Given my opening paragraph, does that mean I’m going to vote for Farage / Farage’s party at the next election? I might, if he forms one/joins one, on this banking issue alone. Also in the running is the Reclaim Party led by Laurence Fox. I’ve looked at them/him before and decided oh no thank you, but Lozza stood in Boris’s former Uxbridge seat at the by-election yesterday. He tweeted, “At the count. Our media team have approached the @bbc and been told there are ‘No circumstances whatsoever’ in which they would speak to me. ‘Even if we won?’ Said my media staff. ‘Even if you won.’ Said the @BBC … But that is the state propaganda service for you. The @bbc are rigging elections.”

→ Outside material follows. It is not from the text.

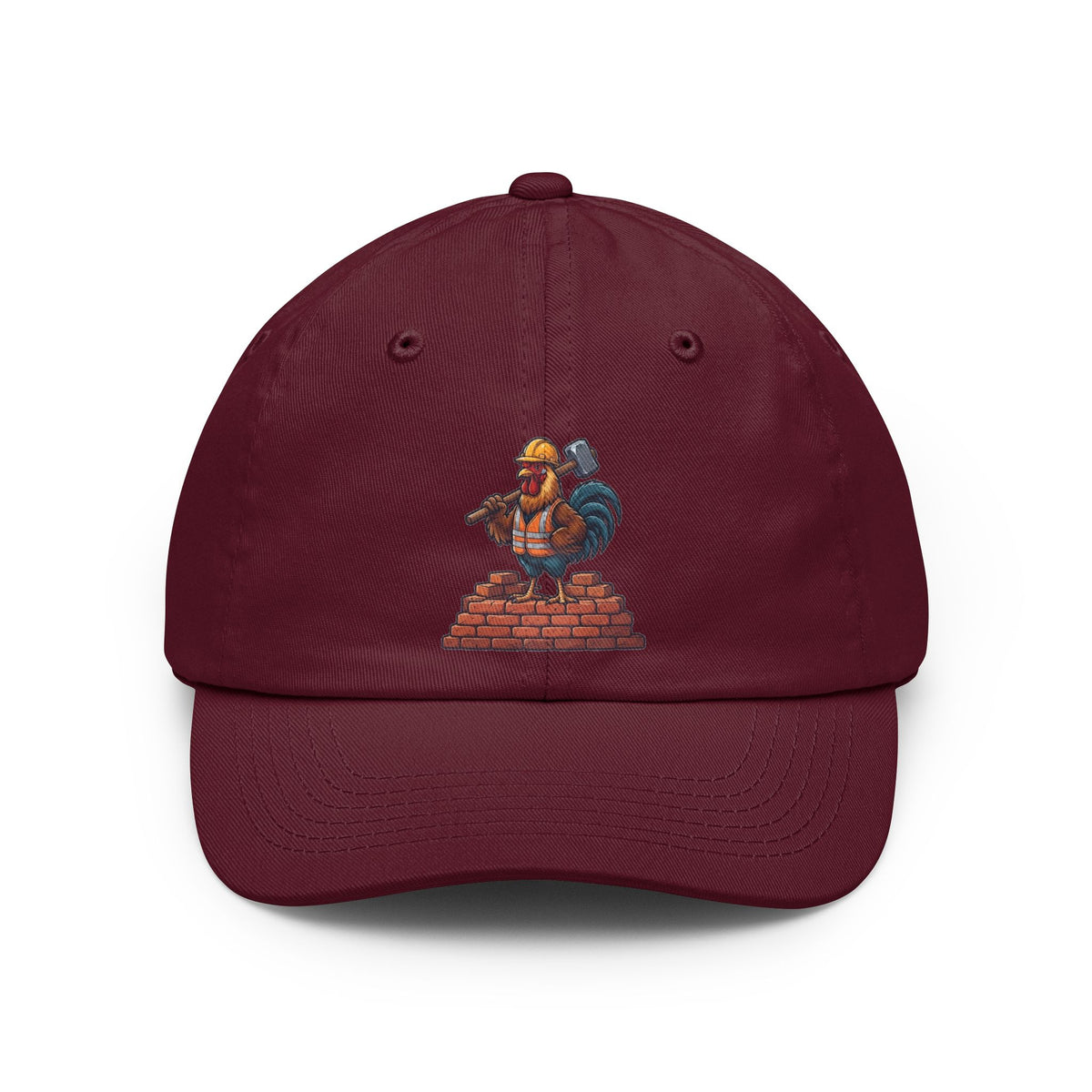 Color: Maroon | Biggest Erection in Town Dad Hat — Graphic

Yup. The BBC are, given their power, rigging elections to block people they don’t agree with. Coutts and Nat West are withdrawing banking facilities from people they don’t agree with. I will therefore vote for anyone who abhors such practices, no matter how distasteful their views on anything else. No doubt the left will accuse me of facilitating the rise of right-wing extremism in Britain. I would counter that we already live in a fascist state, thanks to the left’s / metropolitan elite’s intolerance of free speech and democratic principles. They’ve made the bed that I and others are trying to strip.


Comments

  1. Love him or loath him, or be indifferent to him but Nigel Farage has broken no laws. He stood for what he believed in, a luxury this country still has, so, all be it at best margionalised and at worst given a biased coverage by the BBC, NF had a platform to pick up where the Referdum Party left off and give a voice via his campaign against remaining in a fudamentally flawed, dictatorial, corrupt organisation, aka European Union. So he spoke out against immigration, that doesn't make him a racist just do the math, immigration far exceeds emmigration the UK bemefitted greatly from EU labour but has equally sufferred from the illegall influx and the criminal element.
    He stood up for his beliefs and argued them eloquently, no hate speak, no inciting violence.

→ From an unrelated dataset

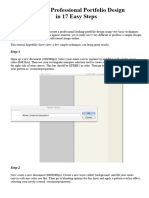 Create A Professional Portfolio Design in 17 Easy Steps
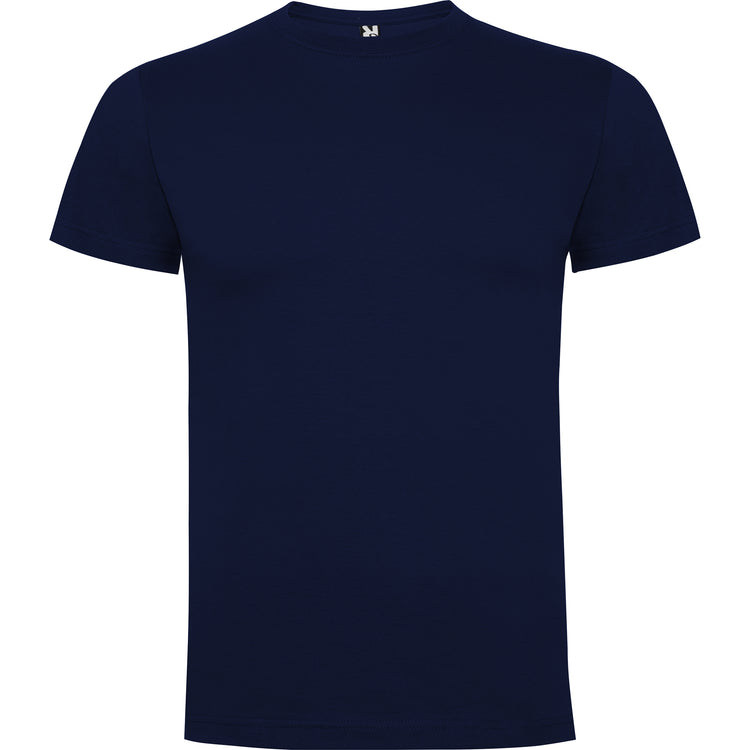 Camiseta para hombre de algodón en azul marino de frente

    Bank have a duty to perform due dilligence checks on its investors, to ensure for instance there is no evidence of money launderring or other criminal activity or links to unawful organisations etc.

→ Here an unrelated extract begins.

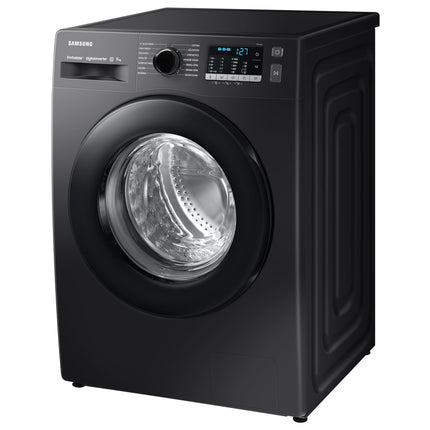Samsung 9 kg, Hygiene Steam with Inbuilt Heater, Digital Inverter, Fully-Automatic Front Load Washing Machine (WW90TA046AB1TL, BLACK CAVIAR) 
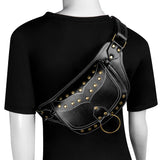 Banana Punk Tactical Waist Bag Leg Fanny Pack Men Chest Bag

    So Coutts acted inethically on two counts, in what was effectivly a witch hunt they compiled a dossier on NF, closed his account stating he dinn't have sufficient funds there by breaking customer confidentiality by disclosing financial info, for which they should lose their licence to opperate. Also stating NF's views didm't allign with their values, so what, as long as there is no illegal/intent to provoke hate crime a bank has no right to police a customers personal views and persecute as they see fit.
    Today the CEO of Nat West has apologised personally to NF, in desperate belated attempt to distance herself and Nat West from their problem child's god allmighty clanger. Too late love, you should have jumped on this immediately and started an investigation.
    Such draconian behaviour by a bank goes beyond one man.